Luis e gli alieni: un’avventura del terzo tipo firmata da Christoph e Wolfgang Lauenstein

Con la leggerezza del film di animazione, Luis e gli alieni ha per protagonista il piccolo Luis. Dodicenne e introverso, il ragazzo fa i conti con un padre, l’ufologo Armin Sonntag, che dedica più tempo alla ricerca degli extraterrestri che al figlio. La vita già difficile peggiora quanto il preside della scuola decide di chiudere Luis nell’Istituto gestito dalla tremenda Signorina Sadiker.

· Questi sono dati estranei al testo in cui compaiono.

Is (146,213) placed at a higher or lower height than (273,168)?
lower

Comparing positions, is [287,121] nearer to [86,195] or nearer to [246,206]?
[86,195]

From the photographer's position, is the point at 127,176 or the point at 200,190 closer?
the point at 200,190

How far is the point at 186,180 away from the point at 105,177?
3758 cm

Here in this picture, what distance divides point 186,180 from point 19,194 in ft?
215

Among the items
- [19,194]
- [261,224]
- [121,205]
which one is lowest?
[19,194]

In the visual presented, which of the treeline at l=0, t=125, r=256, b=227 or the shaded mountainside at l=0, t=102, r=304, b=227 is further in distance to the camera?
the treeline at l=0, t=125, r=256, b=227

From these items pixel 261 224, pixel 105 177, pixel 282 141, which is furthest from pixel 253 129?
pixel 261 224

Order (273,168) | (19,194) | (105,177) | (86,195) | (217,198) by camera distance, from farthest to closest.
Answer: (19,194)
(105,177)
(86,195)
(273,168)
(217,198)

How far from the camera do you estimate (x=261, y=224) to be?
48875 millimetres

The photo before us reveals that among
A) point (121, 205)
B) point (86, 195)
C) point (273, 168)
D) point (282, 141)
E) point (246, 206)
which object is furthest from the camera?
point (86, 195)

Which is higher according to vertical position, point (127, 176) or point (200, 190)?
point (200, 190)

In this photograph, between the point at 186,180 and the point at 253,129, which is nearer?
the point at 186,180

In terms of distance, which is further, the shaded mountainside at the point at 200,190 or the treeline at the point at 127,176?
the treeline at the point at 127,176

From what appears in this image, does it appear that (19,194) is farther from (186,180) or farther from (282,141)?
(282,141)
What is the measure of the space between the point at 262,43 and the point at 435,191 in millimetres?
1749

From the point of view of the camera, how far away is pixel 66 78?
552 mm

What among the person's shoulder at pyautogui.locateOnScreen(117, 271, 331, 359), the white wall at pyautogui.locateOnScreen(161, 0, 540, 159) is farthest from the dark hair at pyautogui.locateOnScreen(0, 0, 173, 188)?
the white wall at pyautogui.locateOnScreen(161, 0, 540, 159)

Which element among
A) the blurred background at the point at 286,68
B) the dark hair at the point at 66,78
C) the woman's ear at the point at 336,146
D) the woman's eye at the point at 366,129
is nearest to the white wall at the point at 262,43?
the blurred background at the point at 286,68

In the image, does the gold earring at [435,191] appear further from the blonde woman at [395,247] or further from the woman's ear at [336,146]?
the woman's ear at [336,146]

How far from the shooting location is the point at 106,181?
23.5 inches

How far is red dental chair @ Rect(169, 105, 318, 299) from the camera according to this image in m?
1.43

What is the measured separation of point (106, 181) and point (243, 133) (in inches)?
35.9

Ma, mentre tutto sembra andare per il peggio, arrivano sulla Terra i tre strambi alieni Mog, Nag e Wabo, attirati dalla televendita di un materassino massaggiante. I tre incontrano per caso Luis e, insieme, vivono una serie di avventure che portano a sistemare ogni cosa e a creare amicizie insperate.

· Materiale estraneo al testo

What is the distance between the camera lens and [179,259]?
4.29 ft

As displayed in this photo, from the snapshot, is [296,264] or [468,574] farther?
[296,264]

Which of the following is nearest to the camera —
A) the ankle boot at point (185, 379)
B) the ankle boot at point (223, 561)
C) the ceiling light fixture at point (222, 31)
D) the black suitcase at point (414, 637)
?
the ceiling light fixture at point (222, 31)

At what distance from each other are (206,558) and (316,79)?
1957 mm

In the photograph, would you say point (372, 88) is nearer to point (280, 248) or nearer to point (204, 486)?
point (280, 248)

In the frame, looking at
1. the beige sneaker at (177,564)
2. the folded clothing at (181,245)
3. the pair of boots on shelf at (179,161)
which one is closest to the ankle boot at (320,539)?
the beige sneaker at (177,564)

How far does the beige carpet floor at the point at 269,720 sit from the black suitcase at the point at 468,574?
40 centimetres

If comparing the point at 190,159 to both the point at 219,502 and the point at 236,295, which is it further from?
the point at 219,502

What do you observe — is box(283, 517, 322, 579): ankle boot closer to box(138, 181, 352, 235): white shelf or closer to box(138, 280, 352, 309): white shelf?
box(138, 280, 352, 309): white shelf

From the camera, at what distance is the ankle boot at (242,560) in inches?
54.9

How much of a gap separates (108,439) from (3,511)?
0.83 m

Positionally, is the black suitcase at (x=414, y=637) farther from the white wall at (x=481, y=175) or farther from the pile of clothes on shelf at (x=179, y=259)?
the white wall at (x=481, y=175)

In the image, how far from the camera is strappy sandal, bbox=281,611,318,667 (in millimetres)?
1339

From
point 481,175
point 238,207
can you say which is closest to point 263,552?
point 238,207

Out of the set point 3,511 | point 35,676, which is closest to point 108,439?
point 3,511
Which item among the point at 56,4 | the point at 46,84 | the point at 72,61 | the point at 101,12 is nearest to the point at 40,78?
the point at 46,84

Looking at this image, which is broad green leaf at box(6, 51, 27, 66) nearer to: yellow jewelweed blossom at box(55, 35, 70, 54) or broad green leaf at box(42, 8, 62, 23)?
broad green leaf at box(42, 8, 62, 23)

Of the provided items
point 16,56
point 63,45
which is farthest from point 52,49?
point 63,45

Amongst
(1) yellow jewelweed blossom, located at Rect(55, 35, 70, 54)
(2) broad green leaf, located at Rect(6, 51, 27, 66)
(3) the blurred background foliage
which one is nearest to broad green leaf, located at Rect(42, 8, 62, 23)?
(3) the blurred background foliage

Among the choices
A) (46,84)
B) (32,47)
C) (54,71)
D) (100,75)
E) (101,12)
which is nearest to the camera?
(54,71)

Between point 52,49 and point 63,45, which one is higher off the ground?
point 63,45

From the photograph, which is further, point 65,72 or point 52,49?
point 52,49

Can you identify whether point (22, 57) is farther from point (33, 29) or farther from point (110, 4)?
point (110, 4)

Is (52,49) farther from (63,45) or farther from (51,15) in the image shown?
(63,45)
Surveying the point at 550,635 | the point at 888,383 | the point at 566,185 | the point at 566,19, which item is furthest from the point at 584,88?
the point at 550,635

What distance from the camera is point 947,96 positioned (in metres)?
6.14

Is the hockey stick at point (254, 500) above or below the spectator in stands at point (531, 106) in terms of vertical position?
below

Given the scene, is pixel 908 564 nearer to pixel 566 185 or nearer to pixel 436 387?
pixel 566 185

Tra gag simpatiche, siparietti comici e un ritmo incalzante, il film diretto da Christoph e Wolfgang Lauenstein si presenta come un mix di divertimento e sfondo pedagogico. Con allegria e con una semplicità adeguata al pubblico dei più piccoli, Luis e gli alieni racconta una storia fatta di temi universali che riescono a coinvolgere anche i grandi. Dal rapporto padre/figlio alla necessità di guardare oltre le apparenze, fino alla solitudine e all’elogio dell’amicizia e dell’unione che fa la forza, le avventure di alieni & co. riescono, tra i sorrisi, a lasciare allo spettatore anche qualche riflessione.

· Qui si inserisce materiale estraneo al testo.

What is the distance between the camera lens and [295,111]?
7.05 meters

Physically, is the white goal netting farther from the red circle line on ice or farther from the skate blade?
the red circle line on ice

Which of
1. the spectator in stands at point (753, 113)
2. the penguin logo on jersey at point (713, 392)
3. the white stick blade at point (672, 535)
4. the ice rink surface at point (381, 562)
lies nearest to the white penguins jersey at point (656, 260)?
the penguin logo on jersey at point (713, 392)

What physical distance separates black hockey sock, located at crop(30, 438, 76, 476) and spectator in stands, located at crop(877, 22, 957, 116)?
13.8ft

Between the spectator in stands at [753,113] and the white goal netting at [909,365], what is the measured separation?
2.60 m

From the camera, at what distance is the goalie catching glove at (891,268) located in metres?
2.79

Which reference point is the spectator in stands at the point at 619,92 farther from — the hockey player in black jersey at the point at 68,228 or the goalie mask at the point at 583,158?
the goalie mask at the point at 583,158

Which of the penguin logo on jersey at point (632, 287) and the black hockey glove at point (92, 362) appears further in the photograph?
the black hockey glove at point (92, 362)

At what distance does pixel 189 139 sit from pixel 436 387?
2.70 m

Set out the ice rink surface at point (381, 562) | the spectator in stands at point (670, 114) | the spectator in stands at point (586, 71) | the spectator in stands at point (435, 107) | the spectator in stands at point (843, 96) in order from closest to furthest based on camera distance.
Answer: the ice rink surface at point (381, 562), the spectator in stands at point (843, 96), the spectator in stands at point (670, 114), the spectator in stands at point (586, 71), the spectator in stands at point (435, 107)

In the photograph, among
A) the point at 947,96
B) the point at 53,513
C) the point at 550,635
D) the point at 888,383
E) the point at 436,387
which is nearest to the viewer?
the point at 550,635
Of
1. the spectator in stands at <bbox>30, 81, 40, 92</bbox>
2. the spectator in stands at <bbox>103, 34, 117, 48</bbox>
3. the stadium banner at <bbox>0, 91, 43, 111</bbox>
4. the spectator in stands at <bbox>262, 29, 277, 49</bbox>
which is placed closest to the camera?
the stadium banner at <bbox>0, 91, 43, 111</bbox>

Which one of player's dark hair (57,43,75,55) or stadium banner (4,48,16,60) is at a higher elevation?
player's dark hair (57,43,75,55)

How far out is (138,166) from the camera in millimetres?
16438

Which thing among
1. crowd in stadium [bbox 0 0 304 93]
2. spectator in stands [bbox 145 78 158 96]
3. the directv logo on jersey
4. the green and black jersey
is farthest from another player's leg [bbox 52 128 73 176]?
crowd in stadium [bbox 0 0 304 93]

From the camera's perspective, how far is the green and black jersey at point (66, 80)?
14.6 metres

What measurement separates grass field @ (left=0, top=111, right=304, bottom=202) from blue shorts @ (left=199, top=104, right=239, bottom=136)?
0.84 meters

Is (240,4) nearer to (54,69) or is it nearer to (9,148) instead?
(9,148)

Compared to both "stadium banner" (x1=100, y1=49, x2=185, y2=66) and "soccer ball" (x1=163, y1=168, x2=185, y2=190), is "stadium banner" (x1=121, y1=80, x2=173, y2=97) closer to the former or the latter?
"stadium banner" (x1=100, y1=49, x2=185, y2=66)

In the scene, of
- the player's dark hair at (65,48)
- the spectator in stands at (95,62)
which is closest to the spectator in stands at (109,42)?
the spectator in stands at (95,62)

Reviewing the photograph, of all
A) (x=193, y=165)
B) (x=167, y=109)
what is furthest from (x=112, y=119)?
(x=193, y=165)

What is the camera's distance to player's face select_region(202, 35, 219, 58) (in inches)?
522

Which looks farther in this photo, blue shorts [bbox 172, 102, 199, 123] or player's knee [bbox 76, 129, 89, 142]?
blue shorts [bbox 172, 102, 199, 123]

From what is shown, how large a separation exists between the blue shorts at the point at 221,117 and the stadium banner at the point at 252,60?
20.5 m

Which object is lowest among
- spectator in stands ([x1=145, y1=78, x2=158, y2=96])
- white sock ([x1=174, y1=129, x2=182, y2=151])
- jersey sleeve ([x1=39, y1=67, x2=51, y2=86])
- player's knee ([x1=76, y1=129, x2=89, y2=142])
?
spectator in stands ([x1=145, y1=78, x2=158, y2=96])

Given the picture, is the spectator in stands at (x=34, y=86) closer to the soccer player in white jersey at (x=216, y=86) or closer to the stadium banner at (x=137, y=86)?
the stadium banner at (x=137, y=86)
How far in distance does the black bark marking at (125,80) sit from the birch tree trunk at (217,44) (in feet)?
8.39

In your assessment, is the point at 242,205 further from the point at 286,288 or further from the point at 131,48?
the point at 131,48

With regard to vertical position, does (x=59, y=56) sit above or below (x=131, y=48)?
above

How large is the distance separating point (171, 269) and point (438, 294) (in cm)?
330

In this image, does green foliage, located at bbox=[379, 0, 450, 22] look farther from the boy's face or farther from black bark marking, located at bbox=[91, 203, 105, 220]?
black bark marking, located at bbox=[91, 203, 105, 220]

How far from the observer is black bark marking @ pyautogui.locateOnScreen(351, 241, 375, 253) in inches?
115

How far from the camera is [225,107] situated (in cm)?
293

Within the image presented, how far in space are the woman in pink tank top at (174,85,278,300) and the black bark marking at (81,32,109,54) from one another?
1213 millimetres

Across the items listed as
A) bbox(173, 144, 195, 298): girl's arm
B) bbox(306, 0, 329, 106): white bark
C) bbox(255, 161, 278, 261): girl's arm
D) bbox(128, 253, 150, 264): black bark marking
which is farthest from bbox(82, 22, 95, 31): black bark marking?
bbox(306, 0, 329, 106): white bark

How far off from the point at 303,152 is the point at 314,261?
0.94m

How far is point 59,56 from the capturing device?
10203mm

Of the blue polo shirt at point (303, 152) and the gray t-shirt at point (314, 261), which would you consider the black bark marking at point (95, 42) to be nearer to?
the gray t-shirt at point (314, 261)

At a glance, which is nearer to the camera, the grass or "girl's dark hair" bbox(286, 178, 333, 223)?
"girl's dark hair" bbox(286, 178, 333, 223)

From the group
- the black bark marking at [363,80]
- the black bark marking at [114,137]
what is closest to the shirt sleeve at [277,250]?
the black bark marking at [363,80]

Nonostante i contenuti, però non ci si perde mai in toni cupi e pesanti. Tutto procede velocissimo e leggero fino ai titoli di coda. Ci si diverte, a prescindere dall’età. E anche se la storia, nei contenuti, non scende mai oltre un livello di superficie e non brilla in assoluto per originalità, sa comunque regalare qualche scena e situazione non scontata. Nella sua semplicità, Luis e gli alieni ricorda in ogni momento di essere un film pensato per i bambini, ma anche per chi li accompagna in sala si rivela una storia spassosa e adatta a trascorrere qualche ora all’insegna di leggerezza e divertimento.